Yaptığı dini içerikli programlar izlenme rekorları kıran Prof. Dr. Nihat Hatipoğlu Sabah'tan Pınar Yıldız Yüksel'e birbirinden çarpıcı açıklamalarda bulundu.
"Cemaat kurmak isteseydim Türkiye'nin en güçlü cemaatini kurardım" diyen Hatipoğlu, Alevi vatandaşların da kendisini sahiplendiğini belirterek "Bazen internette bana karşı sert yazılar yazılmış oluyor. Onlara hemen yumuşatıcı yazı yazıyorum. Kardeşim sakin olun, hesap verilecek bir Allah vardır, herkese dua edin, kardeş olarak yaşamaya devam edin. Beni yolda gören bir Roman kardeşim, Alevi kardeşim 'Aaa ailemizin hocası' diyor. Bundan daha büyük mutluluk olur mu?" şeklinde konuştu.

İşte Nihat Hatipoğlu'nun açıklamalarından bir kesit;
- Geniş kitleler sizi dinliyor ve etkiniz de büyük. Bu ciddi bir güç aslında. Bu gücün sizi korkuttuğu oluyor mu?
- Ben hocayım, hoca olarak kalmaya devam edeceğim. Hayatım boyunca bu gücü şahsım için hiç kullanmadım. Herkesin ailesinde mutlaka bir kişi üzerinde etkim vardır. İçki bıraktırmışımdır, namaza başlatmışımdır, tesettüre girmiştir... Hanıma şiddet uygulamıştır, boşanacaktır, çocuk aldıracaktır vazgeçirmişimdir. Uçağa binecekken bir delikanlı yanıma geliyor, 'Hocam senin sayende namaza başladım' diyor. Bir hanımefendi geliyor, 'Hocam kocam senin sayende bana şiddetten vazgeçti' diyor ve gidiyor. Eğer ben isteseydim Türkiye'deki en güçlü cemaati kurardım ama bakın arkamda bir Allah'ın kuluyoktur. Ben babamdan ve dedemden öyle gördüm.
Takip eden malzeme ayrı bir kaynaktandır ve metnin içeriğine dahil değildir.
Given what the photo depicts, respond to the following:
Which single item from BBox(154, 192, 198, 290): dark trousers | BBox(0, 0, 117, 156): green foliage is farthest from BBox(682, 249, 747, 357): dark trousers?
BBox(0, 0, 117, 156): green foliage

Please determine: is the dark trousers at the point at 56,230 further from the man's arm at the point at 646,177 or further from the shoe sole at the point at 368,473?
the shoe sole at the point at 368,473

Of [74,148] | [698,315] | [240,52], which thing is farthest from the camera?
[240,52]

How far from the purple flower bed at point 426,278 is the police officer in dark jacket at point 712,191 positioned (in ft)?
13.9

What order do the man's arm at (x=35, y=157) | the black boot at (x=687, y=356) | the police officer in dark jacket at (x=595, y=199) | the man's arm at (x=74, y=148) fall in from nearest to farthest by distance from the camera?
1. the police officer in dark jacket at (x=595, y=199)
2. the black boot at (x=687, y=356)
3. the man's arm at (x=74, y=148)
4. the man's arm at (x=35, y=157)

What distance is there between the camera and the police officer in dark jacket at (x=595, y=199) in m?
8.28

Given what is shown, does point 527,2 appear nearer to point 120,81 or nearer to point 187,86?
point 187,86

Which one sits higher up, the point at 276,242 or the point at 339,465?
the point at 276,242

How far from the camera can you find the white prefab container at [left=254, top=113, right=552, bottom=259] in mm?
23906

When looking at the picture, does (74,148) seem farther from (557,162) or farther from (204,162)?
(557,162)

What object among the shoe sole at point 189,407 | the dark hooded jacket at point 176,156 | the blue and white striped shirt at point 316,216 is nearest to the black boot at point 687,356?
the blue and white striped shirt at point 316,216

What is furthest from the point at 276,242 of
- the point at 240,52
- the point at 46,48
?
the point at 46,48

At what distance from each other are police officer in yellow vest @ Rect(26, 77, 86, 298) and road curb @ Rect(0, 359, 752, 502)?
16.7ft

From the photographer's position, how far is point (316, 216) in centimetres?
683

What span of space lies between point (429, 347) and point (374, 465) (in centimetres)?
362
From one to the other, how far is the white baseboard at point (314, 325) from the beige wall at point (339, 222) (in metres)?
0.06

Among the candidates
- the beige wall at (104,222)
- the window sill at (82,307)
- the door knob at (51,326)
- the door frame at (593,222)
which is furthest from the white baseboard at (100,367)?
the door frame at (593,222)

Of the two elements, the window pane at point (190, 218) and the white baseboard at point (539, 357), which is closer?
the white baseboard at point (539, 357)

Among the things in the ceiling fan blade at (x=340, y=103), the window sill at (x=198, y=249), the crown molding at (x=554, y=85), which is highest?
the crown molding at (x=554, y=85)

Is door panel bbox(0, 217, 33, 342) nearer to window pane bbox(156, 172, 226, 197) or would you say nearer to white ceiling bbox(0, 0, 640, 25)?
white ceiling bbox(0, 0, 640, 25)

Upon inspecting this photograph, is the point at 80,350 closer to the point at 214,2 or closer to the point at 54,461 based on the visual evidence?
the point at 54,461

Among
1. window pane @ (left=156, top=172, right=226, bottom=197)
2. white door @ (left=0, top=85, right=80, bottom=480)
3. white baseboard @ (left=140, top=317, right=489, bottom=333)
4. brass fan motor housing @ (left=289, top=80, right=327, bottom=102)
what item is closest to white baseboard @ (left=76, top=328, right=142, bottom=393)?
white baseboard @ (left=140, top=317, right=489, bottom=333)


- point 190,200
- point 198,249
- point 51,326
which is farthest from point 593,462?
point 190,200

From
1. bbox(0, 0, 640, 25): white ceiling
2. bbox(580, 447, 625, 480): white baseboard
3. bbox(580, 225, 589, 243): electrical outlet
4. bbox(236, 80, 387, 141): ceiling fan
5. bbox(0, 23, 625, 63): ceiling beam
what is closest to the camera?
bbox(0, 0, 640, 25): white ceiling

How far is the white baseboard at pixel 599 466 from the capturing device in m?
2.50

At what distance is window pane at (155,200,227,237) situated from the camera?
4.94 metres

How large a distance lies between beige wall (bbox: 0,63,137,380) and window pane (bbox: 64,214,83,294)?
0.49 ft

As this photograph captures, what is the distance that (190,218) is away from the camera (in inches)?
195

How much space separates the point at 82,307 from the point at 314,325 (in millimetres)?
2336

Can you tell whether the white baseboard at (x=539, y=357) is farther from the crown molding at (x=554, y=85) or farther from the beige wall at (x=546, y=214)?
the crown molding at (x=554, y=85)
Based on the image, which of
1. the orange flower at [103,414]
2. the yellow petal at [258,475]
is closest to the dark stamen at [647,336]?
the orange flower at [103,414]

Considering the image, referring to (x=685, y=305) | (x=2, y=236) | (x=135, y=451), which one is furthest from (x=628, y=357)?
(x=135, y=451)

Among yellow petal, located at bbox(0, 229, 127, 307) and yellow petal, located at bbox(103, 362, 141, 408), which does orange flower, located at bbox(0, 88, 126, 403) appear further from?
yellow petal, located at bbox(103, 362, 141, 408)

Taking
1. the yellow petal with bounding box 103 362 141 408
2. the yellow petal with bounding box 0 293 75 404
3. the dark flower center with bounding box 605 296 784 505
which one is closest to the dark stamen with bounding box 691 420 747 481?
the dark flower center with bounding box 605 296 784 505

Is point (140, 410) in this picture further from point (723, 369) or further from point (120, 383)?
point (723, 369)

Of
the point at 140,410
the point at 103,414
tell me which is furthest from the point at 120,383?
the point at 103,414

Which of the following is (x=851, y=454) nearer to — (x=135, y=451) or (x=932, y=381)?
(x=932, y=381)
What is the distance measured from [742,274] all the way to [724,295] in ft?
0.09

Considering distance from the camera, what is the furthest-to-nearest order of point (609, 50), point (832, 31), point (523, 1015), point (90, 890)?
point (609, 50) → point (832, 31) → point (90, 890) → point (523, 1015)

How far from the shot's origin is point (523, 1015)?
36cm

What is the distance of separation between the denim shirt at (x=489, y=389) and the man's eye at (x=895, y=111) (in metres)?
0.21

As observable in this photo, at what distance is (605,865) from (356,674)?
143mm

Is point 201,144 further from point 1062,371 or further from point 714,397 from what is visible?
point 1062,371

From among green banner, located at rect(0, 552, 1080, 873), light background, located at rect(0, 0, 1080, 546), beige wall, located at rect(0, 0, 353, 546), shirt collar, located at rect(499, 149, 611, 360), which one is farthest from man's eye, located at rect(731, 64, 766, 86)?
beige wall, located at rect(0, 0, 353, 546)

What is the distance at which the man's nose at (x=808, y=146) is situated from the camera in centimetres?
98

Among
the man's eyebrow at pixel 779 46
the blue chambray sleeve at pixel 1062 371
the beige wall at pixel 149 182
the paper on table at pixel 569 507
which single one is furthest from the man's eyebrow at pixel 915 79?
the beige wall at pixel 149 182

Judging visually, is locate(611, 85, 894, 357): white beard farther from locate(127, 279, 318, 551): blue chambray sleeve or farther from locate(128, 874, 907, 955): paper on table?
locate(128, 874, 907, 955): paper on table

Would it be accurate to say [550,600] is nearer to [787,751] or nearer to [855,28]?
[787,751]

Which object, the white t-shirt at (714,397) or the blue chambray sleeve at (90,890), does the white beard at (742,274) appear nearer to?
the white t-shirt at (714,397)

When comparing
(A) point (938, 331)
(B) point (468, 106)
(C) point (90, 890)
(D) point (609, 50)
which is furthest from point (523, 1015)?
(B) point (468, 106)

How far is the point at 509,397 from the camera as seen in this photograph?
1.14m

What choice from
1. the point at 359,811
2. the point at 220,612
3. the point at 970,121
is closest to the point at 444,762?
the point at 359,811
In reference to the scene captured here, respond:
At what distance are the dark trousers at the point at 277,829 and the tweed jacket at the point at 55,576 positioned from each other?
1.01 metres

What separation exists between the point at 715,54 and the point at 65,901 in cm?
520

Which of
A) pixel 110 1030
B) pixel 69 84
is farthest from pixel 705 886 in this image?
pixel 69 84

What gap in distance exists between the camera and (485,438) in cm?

Din adamlığı, İslam'ı anlat, insanları İslam'a kazandır, kendinle ilgili bir menfaat duygusuna kapılma, evine çekil, Allah'tan marifet dile. Hayatım boyunca böyle yaptım. Bazen internette bana karşı sert yazılar yazılmış oluyor. Onlara hemen yumuşatıcı yazı yazıyorum. Kardeşim sakin olun, hesap verilecek bir Allah vardır, herkese dua edin, kardeş olarak yaşamaya devam edin. Beni yolda gören bir Roman kardeşim, Alevi kardeşim 'Aaa ailemizin hocası' diyor. Bundan daha büyük mutluluk olur mu?

"ERBAKAN GÖZLERİME BAKIP AĞLADI"
Hiç unutmadığım bir hatıram, babamın ölüm yıldönümünde gerçekleşti. Her yıl yemek verirdik. Erbakan'da hastaydı ama bizi kırmadı geldi. Kur'an-ı Kerim okundu. Hoca yanımızdaki birinin kulağına eğildi ve bir şey söyledi. Sonra bana geldi o kişi ve 'Hoca sizin dua etmenizi istiyor' dedi. Bende elimi açıp babamın hatim duasını yaptım. Bir cümle kullandım: 'Allah'ım biz Medine'de ölemeyiz belki ama kurbanın olayım bizi de Medine'de ölmüşler gibi say'. O ara gözümü açtım, Erbakan hocamla göz göze geldik. Hocanın ağladığını gördüm. Gönlünden geçen bir arzuydu bu. İlk kez sizinle paylaşacağım çok ilginç bir hal geçirdim. Babamın vefatından bir yıl sonra 1996'da oldu bu hal. Babam Medine'de gömülü. O sene bir aya yakın Medine'de kaldım. Her gün 4 saatimi mezarlığa ayırıp dua ettim. Sonra kazılmış, boş bekleyen mezarları dolaştım. Bir mezarın başına geldim. Bazen insanın içine bir duygu doğar ya, sanki biri bana diyor ki 'Medine'de baban gibi kalmak niyetindeysen, samimi isen şu anda bu duayı yaparsan bu akşam ölürsün.' Ben tek başıma çukura bakıyorum, düşündüm düşündüm 'Bu gece öleyim' demem lazım. Evet dersem gerçekten öleceğim gibi. Resullullah'a yakın, sahabe içindeyim. Bunlar doğru duygular olabilir. O an dedim ki, 'Çocuklar daha küçük, benim yaşım da çok büyük değil, ölsem çocuklarımın hali ne olacak?' Durdum ve 'Allah'ım daha sonra' dedim. Medine'de gömülmek ayrıdır ama bir de Türkiye'de gömülürsün, Medine'de gömülmüşler gibi muamele görürsün. Allah bizi onlardan eylesin.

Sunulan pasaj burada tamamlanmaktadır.